Development of a microphysiologic system to assay the interaction of the human colonic epithelium on Clostridium difficile

开发微生理系统来测定人结肠上皮对艰难梭菌的相互作用

• 批准号: 10539253
• 负责人: Nancy L. Allbritton
• 金额: $ 54.01万
• 依托单位: UNIVERSITY OF WASHINGTON
• 依托单位国家: 美国
• 财政年份: 2020
• 资助国家: 美国
• 起止时间: 2020-03-01 至 2024-12-31
• 项目状态: 已结题
• 来源: https://reporter.nih.gov/project-details/10539253
• 关键词: 3-Dimensional; Address; Adverse event; Anaerobic Bacteria; Animal Model; Animals; Antibiotics; Area; Bacillus; Bacteria; Behavior; Biological Assay; Cecum; Cell Communication; Cell Compartmentation; Cell Culture Techniques; Cell Differentiation process; Cell physiology; Cells; Centers for Disease Control and Prevention (U.S.); Cessation of life; Clindamycin; Clinical; Clostridium difficile; Coculture Techniques; Colon; Data; Development; Diarrhea; Disease; Engineering; Environment; Epithelial Cells; Epithelium; Event; Exhibits; Future; Gastrointestinal tract structure; Germination; Goals; Growth; Hamsters; Human; Human Microbiome; Immune response; In Vitro; Incidence; Individual; Infection; Infectious Agent; Interdisciplinary Study; Intestines; Invaded; Investigation; Large Intestine; Mammalian Cell; Mediating; Methods; Microbe; Modeling; Molecular; Morbidity - disease rate; Mucous body substance; Mus; Organoids; Pathogenicity; Patients; Perforation; Physiological; Prevention; Process; Production; Proliferating; Race; Recurrence; Reproduction spores; Research Project Grants; Resistance; Risk; Sampling; Screening procedure; Sepsis; Source; System; Techniques; Technology; Testing; Time; Tissues; Toxic Megacolon; Toxin; Tumor Cell Line; Vancomycin; Work; base; cell type; clinically relevant; cost estimate; design; diarrheal disease; experimental study; fecal transplantation; health care settings; human adult stem cell; human disease; human model; human old age (65+); improved; innovation; interest; intestinal epithelium; matrigel; microbial; microbiome; microbiome alteration; microbiota; microphysiology system; mortality; novel; organ on a chip; pathogen; pathogenic microbe; response; sex; stem cells; technology platform

Project Summary In the current application, a collaborative, multidisciplinary research project is proposed to develop and validate an innovative platform to study the interactions between primary human intestinal cells and the pathogenic microbe, Clostridium difficile (C. difficile).
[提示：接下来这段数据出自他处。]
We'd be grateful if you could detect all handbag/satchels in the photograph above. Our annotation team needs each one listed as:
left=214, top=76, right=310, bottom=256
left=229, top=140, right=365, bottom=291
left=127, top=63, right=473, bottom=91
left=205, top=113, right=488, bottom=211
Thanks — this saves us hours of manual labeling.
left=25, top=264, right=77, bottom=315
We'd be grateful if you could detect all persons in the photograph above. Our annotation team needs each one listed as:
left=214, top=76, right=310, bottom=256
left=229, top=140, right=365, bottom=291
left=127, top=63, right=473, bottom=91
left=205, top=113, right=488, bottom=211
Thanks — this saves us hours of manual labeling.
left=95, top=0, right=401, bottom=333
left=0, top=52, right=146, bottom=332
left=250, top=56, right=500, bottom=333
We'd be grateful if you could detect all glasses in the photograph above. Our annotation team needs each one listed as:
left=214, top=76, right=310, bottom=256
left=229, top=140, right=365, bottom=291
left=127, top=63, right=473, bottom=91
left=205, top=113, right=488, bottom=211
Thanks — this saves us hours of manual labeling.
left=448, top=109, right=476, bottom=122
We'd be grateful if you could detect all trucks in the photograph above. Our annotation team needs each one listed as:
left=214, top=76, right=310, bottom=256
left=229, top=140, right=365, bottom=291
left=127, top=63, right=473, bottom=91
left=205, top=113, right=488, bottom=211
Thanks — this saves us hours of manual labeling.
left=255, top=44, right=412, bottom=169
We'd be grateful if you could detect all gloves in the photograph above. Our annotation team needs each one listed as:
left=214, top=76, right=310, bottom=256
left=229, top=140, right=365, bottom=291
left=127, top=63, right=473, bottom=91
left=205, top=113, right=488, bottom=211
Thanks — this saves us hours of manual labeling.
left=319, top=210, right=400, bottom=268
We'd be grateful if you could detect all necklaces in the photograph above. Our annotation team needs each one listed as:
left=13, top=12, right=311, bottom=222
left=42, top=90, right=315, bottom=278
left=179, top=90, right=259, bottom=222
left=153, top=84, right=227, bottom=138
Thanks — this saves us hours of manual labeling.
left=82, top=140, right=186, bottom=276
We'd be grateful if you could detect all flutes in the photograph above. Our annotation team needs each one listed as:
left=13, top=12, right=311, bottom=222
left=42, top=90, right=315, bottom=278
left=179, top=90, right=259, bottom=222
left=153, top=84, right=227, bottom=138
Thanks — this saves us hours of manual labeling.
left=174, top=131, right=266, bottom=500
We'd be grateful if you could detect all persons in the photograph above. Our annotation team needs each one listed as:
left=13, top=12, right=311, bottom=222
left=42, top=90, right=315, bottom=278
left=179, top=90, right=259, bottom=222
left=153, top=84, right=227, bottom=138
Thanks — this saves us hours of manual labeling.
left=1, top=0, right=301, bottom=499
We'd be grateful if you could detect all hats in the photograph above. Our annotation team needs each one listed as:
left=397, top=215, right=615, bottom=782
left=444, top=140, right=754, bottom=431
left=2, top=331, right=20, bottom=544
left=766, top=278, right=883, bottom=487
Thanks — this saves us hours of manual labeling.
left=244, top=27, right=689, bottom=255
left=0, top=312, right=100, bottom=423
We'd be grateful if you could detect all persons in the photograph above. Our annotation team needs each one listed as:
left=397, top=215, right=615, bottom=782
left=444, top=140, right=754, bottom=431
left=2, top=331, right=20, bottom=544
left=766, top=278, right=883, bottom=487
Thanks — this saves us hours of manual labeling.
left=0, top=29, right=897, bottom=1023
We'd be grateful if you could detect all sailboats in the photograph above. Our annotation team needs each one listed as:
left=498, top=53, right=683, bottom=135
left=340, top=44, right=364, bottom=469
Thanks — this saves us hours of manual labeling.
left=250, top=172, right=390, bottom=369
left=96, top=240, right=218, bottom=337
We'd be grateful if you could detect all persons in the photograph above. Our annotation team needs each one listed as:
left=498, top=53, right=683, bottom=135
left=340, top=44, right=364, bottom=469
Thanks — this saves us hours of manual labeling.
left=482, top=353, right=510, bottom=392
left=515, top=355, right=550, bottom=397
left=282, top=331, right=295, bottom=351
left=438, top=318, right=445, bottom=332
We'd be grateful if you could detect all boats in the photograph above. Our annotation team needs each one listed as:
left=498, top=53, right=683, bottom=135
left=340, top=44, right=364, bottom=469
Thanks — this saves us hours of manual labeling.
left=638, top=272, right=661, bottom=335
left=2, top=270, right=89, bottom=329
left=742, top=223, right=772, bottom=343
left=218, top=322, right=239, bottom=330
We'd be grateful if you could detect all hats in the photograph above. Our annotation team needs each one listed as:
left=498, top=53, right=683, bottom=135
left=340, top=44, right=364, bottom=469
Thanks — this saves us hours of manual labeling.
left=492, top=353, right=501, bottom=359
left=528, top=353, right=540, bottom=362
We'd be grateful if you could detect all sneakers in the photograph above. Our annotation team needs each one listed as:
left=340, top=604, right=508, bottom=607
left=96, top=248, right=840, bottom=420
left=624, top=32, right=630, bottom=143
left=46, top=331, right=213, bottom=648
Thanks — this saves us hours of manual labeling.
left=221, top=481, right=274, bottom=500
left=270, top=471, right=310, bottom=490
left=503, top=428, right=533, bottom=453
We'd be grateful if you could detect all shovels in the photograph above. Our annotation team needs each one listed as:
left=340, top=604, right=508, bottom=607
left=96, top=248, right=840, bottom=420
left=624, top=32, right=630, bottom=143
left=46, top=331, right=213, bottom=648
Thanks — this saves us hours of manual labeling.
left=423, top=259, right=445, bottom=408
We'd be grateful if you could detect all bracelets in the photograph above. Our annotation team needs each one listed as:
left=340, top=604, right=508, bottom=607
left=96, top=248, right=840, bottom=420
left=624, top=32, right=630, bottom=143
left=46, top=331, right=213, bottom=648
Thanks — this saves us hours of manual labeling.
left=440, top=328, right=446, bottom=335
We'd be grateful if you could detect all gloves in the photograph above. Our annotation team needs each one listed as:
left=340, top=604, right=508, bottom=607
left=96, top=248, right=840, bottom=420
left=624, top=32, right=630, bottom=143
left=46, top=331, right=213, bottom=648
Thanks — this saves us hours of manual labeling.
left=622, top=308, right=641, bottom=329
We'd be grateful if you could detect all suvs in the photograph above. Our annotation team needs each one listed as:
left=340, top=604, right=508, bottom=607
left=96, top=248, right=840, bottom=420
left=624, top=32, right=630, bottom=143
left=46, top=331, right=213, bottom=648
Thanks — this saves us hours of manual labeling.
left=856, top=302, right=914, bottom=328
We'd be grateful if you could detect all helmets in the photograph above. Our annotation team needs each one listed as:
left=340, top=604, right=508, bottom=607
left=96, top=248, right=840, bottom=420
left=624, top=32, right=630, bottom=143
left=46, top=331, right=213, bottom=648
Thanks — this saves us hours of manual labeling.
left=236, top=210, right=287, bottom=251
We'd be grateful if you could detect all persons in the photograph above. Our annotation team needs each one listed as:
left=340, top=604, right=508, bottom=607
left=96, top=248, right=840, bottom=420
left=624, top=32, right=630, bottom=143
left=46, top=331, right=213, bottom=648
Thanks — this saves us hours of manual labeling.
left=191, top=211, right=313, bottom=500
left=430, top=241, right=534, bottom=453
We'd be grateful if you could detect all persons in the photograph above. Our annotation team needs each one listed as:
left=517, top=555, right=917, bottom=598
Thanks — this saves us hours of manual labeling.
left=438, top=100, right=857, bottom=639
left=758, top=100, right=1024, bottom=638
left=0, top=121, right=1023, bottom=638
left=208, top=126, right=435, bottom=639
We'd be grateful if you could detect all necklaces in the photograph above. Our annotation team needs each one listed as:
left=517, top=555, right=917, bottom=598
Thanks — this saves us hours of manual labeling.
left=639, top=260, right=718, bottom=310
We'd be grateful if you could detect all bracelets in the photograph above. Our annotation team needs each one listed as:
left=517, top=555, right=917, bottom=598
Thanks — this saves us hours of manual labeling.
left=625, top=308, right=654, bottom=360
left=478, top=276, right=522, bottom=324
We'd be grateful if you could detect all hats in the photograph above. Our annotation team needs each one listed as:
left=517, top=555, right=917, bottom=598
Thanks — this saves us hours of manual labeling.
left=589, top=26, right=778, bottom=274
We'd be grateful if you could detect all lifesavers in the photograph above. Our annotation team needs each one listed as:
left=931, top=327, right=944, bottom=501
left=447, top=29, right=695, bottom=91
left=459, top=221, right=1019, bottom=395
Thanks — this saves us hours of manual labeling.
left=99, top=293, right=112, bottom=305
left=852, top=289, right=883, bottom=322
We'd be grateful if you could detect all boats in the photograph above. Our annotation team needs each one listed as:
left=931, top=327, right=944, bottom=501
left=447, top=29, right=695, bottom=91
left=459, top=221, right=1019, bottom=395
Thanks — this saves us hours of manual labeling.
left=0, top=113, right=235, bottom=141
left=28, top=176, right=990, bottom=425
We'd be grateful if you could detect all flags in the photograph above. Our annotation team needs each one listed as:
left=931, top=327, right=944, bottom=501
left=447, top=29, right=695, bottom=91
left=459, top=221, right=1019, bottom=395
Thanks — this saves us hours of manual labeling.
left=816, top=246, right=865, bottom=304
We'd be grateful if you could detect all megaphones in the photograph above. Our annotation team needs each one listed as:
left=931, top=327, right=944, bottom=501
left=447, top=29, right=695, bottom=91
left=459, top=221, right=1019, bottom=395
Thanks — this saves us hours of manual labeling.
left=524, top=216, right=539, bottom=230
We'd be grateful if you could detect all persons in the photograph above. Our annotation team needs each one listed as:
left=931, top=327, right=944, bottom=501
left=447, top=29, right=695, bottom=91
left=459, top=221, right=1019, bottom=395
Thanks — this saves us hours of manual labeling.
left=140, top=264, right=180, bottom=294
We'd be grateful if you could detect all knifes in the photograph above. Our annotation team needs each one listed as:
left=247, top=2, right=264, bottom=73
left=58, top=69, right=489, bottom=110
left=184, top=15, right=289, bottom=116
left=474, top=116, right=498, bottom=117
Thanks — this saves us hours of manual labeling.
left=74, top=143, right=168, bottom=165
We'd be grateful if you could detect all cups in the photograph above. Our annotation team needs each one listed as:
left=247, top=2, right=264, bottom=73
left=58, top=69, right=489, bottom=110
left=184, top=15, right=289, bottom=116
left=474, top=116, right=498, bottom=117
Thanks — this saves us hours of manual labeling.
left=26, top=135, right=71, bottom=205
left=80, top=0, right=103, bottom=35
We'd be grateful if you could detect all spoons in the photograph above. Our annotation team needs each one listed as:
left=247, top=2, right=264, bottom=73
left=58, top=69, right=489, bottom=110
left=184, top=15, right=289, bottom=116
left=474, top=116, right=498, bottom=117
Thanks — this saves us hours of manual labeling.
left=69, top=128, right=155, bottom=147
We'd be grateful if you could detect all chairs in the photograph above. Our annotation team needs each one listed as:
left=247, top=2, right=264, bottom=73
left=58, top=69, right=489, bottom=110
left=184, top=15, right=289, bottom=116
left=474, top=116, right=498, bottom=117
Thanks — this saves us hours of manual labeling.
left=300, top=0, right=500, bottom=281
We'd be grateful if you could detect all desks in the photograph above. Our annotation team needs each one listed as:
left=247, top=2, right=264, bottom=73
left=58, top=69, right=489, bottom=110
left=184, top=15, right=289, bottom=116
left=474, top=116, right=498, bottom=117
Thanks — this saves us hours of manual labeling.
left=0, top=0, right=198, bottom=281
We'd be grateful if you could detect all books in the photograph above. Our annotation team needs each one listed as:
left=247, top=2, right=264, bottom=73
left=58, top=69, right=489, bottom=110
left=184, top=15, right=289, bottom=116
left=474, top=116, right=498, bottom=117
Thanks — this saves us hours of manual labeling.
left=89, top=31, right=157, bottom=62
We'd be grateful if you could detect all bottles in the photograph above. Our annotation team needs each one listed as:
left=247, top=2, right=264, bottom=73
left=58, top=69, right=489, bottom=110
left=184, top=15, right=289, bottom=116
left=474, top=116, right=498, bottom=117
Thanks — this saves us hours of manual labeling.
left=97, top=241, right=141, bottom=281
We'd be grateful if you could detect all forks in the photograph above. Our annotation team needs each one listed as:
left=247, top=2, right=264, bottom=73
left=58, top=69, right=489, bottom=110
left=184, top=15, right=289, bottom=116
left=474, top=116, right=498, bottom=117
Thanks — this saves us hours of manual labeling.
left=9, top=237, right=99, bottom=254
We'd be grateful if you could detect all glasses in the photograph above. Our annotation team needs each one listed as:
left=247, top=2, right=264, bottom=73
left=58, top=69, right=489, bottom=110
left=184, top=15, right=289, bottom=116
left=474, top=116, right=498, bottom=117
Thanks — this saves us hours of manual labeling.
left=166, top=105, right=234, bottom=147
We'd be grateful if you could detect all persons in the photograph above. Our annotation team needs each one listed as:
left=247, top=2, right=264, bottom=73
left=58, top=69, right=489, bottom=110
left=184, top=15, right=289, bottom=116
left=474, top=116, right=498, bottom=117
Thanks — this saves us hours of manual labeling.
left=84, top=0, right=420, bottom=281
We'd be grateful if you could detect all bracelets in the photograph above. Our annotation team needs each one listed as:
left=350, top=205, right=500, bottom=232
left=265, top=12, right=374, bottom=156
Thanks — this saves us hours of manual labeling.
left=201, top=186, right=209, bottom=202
A new and uniquely engineered technology will create an intestine-on-chip (organ-on-chip) platform capable of maintaining a viable human colonic epithelium co-cultured with luminal nonpathogenic and pathogenic obligate anaerobes in order to study fundamental cellular processes that occur during the interaction between the human and microbial cells. The work will design, model and engineer a three-dimensional intestinal-cell culture platform that supports a physiologic mucous layer as well as mimics the sheer forces of the passage of fecal material. The design of this system will make it possible to observe and perturb the human-microbe cell-cell interactions and modify respective environments to elucidate the underlying cellular and molecular events key to these interactions. A powerful attribute of the proposal is that these experiments will leverage new stem-cell culture methods that produce a normal, primary human colonic epithelium rather than use tumor cell lines as the source of the mammalian cells. The experimental data generated by the proposed microphysiological system will in the future provide key information concerning prevention and treatment option(s) for C. difficile as well as provide a new technique for the study of other infectious organisms involving the gastrointestinal tract.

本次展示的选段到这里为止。